WikiGlossaryHealth Care Clearinghouse
Privacy

Health Care Clearinghouse

Definition

A health care clearinghouse is an organization or service that receives health information from one party, processes or translates it into a standard format, and transmits it to another party for healthcare administration, payment, or related operations. Under HIPAA, health care clearinghouses are treated as covered entities because they handle protected health information as part of standardized transactions such as claims, eligibility checks, remittance advice, and enrollment-related data exchanges. In practice, a clearinghouse often sits between healthcare providers, health plans, billing companies, and other participants to validate data, normalize transaction formats, check for errors, and route information securely. Security and GRC teams should view clearinghouses as high-risk data intermediaries because they may aggregate sensitive health data from many organizations. Similar concepts appear in other privacy and security frameworks as data processors, service providers, intermediaries, or regulated data exchange platforms that require strong access controls, audit trails, encryption, incident response procedures, and vendor oversight.

Real-World Examples

Claims submission intermediary

A small clinic sends electronic medical claims to a clearinghouse, which validates formatting, checks required fields, and routes the claims to the correct health plan.

Eligibility verification service

A digital health startup uses a clearinghouse to verify patient insurance eligibility before appointments while protecting PHI during transmission and processing.

Enterprise revenue cycle workflow

A hospital system relies on a clearinghouse to standardize claims, remittance, and denial data across multiple payers and billing systems.

Secure healthcare data translation

A healthcare billing team uses a clearinghouse to convert provider-submitted billing data into standardized transaction formats so different systems can exchange information accurately.

A health care clearinghouse is an organization that processes or translates healthcare transaction data between parties such as providers, health plans, and billing systems.
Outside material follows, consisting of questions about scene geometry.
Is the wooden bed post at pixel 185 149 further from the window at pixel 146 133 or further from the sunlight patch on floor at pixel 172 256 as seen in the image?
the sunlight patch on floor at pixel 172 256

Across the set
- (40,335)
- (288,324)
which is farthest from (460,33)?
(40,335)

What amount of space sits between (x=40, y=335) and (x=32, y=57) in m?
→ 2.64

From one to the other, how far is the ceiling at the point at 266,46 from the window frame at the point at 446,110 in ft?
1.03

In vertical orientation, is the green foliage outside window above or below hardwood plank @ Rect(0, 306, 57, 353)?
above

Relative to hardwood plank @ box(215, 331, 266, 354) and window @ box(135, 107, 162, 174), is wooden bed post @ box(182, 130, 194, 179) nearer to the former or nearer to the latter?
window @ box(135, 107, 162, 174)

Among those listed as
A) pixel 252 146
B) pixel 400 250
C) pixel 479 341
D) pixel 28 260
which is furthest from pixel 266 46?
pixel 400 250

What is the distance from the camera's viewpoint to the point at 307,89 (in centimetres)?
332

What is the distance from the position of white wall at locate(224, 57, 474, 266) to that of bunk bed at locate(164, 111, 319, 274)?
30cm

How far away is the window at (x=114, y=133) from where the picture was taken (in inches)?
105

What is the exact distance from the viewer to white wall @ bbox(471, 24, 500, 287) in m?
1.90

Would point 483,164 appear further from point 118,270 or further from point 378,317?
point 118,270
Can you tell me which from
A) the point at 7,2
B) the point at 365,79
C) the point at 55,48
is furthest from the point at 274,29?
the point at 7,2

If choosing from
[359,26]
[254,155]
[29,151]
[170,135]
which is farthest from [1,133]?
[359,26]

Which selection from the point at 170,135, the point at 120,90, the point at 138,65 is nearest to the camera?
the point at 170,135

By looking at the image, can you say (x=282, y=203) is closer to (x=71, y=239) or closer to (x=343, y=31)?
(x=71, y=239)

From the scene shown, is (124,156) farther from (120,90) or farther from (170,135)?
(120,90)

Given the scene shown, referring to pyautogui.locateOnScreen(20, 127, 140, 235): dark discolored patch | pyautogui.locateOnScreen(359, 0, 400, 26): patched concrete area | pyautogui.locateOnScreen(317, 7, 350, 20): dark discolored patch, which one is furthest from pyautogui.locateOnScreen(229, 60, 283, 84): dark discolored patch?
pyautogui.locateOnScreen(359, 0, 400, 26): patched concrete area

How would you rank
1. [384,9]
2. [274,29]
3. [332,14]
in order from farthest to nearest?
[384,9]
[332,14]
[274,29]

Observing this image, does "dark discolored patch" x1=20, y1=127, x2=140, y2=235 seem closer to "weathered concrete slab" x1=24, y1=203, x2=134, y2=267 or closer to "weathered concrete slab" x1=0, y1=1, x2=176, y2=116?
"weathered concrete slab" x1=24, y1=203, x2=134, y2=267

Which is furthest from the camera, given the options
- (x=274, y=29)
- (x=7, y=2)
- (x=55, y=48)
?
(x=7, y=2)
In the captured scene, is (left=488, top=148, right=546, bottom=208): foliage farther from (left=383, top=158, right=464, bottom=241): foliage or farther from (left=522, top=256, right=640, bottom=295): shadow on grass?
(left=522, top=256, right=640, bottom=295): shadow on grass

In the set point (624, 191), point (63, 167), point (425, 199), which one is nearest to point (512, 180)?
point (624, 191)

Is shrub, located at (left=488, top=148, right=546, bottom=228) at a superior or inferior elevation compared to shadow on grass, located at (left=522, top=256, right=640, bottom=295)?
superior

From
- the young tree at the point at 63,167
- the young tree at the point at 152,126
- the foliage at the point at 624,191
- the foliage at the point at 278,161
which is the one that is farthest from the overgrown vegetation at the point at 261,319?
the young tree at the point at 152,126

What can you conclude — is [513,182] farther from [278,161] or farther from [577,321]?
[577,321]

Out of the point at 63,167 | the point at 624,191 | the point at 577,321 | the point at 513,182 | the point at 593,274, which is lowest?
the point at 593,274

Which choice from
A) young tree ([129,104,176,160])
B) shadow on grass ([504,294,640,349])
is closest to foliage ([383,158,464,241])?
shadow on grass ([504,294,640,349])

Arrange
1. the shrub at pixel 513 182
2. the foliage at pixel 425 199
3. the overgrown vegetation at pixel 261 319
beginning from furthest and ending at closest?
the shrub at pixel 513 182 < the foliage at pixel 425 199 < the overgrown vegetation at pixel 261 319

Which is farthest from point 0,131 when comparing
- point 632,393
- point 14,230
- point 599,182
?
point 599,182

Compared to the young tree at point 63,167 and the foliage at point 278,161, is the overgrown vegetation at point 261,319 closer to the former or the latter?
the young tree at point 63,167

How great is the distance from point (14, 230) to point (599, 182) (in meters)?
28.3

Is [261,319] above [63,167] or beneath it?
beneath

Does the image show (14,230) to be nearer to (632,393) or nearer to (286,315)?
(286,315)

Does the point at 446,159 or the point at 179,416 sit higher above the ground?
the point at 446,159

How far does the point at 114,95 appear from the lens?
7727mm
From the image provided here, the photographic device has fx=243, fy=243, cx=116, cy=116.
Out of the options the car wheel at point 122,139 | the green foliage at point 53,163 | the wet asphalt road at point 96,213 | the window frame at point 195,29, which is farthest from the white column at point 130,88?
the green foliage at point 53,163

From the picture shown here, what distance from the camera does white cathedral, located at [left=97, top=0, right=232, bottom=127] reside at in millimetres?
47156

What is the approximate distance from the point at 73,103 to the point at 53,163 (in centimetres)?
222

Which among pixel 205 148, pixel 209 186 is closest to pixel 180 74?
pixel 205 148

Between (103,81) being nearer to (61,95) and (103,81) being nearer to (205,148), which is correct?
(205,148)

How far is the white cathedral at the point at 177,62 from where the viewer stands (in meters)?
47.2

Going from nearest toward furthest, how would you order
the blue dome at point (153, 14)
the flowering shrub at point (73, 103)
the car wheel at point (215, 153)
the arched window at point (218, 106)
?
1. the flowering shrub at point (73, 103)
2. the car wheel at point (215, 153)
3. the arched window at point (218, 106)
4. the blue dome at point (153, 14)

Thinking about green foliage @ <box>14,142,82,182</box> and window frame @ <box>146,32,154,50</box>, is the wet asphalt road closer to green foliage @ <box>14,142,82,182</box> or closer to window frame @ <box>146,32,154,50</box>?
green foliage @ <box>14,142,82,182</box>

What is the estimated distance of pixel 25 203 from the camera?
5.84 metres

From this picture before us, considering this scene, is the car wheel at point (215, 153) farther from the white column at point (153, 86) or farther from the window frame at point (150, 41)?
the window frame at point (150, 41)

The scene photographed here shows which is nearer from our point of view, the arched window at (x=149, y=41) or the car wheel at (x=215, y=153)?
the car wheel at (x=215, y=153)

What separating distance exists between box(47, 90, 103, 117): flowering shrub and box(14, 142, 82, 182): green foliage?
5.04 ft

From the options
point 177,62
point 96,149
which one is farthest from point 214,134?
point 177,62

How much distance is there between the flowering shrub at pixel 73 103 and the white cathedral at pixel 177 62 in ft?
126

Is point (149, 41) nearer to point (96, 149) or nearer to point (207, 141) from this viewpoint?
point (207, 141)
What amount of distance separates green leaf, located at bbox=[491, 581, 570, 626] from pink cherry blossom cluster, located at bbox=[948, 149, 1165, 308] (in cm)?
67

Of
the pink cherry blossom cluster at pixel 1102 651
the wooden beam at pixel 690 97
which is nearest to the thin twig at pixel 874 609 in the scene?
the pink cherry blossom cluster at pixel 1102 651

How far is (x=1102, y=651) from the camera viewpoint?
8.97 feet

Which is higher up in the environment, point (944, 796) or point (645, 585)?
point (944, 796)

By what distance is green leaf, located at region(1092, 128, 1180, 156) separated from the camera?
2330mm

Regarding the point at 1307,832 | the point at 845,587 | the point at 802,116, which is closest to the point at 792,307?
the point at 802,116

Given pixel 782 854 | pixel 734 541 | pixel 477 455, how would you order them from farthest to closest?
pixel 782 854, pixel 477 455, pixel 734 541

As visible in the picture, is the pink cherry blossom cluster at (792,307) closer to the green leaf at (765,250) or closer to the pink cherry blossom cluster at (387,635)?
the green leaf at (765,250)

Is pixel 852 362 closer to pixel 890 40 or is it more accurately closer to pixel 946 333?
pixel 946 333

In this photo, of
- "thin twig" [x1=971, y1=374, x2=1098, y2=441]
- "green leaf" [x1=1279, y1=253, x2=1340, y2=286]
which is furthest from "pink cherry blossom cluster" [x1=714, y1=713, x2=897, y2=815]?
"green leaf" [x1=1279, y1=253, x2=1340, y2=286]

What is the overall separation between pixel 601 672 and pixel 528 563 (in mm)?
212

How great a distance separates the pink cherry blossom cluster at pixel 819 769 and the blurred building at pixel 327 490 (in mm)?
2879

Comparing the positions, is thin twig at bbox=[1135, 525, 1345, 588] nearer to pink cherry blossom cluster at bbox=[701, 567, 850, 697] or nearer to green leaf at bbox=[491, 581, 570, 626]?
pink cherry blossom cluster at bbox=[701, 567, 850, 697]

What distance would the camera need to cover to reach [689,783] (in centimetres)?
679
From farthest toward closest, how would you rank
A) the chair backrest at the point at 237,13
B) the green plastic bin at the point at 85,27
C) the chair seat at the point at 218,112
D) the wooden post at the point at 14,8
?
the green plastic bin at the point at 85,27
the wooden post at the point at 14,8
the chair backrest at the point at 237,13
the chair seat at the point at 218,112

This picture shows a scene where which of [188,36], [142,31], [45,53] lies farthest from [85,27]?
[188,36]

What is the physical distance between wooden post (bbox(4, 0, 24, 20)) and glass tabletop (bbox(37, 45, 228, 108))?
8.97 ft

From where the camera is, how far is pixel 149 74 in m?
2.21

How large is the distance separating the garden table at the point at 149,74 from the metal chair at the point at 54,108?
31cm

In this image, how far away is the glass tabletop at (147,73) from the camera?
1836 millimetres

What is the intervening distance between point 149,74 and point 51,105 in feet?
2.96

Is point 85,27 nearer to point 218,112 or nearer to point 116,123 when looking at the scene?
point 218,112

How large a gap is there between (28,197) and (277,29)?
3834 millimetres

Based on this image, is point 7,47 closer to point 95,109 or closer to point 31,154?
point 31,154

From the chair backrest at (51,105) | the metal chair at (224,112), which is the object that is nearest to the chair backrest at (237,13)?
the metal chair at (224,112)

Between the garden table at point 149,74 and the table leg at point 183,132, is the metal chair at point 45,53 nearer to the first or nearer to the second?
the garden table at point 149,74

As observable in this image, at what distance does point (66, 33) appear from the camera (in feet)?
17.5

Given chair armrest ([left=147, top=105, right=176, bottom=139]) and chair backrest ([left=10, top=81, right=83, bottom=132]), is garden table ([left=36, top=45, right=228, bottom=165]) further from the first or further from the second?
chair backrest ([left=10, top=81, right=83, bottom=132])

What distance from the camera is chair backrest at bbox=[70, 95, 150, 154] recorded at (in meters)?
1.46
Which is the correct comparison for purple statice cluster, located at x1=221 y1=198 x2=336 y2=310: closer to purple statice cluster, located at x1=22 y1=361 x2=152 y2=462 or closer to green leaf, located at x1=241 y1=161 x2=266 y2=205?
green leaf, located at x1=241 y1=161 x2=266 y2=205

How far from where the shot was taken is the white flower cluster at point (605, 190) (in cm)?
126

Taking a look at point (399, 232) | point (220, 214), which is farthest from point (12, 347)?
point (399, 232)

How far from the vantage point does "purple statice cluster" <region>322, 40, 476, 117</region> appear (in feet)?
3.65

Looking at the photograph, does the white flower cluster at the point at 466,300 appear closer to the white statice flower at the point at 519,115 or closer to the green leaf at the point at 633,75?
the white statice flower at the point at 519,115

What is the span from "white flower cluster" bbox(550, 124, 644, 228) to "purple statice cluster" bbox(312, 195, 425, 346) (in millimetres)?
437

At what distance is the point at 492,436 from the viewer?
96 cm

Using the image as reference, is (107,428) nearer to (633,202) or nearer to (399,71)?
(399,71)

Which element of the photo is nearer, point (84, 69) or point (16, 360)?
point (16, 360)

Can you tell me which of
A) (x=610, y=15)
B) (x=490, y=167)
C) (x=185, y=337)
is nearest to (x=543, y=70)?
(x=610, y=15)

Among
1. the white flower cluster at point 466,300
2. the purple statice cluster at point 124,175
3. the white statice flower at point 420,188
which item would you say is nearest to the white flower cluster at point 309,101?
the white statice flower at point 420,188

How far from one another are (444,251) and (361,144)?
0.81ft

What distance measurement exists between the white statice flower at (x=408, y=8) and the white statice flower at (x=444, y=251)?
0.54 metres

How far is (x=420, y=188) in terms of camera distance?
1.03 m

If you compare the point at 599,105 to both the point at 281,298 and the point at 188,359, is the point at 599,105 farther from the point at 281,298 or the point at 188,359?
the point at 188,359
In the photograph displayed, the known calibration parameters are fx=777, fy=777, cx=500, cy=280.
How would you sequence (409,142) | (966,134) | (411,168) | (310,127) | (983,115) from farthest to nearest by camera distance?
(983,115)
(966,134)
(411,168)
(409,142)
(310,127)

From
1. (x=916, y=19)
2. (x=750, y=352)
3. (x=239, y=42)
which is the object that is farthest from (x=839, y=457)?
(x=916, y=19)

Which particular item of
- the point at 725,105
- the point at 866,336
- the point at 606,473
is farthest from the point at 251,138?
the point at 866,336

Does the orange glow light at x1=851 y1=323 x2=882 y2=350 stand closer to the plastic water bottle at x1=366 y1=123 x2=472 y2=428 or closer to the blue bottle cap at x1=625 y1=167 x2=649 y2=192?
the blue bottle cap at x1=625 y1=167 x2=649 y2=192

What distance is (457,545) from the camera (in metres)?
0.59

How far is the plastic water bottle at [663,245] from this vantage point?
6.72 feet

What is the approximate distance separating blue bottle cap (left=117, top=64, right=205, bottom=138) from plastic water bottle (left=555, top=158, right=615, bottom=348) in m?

Under HIPAA, it is a covered entity when it handles protected health information as part of standard healthcare transactions.

A health care clearinghouse receives healthcare data, checks it for completeness or formatting issues, converts it into standard transaction formats, and routes it to the appropriate recipient. Common functions include medical claims processing, eligibility checks, remittance processing, and transaction validation.

Yes. Under HIPAA, a health care clearinghouse is considered a covered entity when it processes health information received from another entity into a standard or nonstandard format. This status creates privacy, security, and administrative obligations when PHI or ePHI is involved.

Examples include medical claims clearinghouses, electronic data interchange platforms, eligibility verification services, remittance processing intermediaries, and healthcare transaction routing services. These organizations often support providers, health plans, and billing operations by standardizing healthcare data exchange.

A healthcare clearinghouse typically receives claims from a provider or billing system, validates required fields, checks for formatting errors, converts the data into the required transaction format, and sends it to the appropriate health plan. It may also return rejection notices, status updates, and remittance information.

A billing service usually helps a provider prepare, submit, and manage claims, while a healthcare clearinghouse focuses on processing, validating, translating, and routing healthcare transaction data. In some cases, a billing service may use a clearinghouse, and the same organization may perform both types of functions.

Health care clearinghouses must protect PHI and ePHI, maintain appropriate administrative, technical, and physical safeguards, support secure transaction handling, and document compliance activities. They should also manage vendor relationships, monitor access, retain audit logs, and maintain procedures for incident response and breach handling.

A health care clearinghouse should protect PHI and ePHI through encryption, strong identity and access management, least-privilege permissions, audit logging, secure data transmission, vulnerability management, employee training, incident response planning, and regular risk assessments. Controls should cover both internal systems and third-party services.

Information Security & GRC requirements for a health care clearinghouse typically include risk assessments, access reviews, policy management, vendor oversight, evidence collection, security monitoring, incident response documentation, workforce training, data retention controls, and ongoing control testing. The goal is to prove that sensitive healthcare data is handled securely and consistently.

A health plan pays for or administers healthcare benefits, and a provider delivers healthcare services. A health care clearinghouse acts as a data-processing intermediary that standardizes, validates, or routes healthcare transaction data between parties, often supporting claims, eligibility, and payment workflows.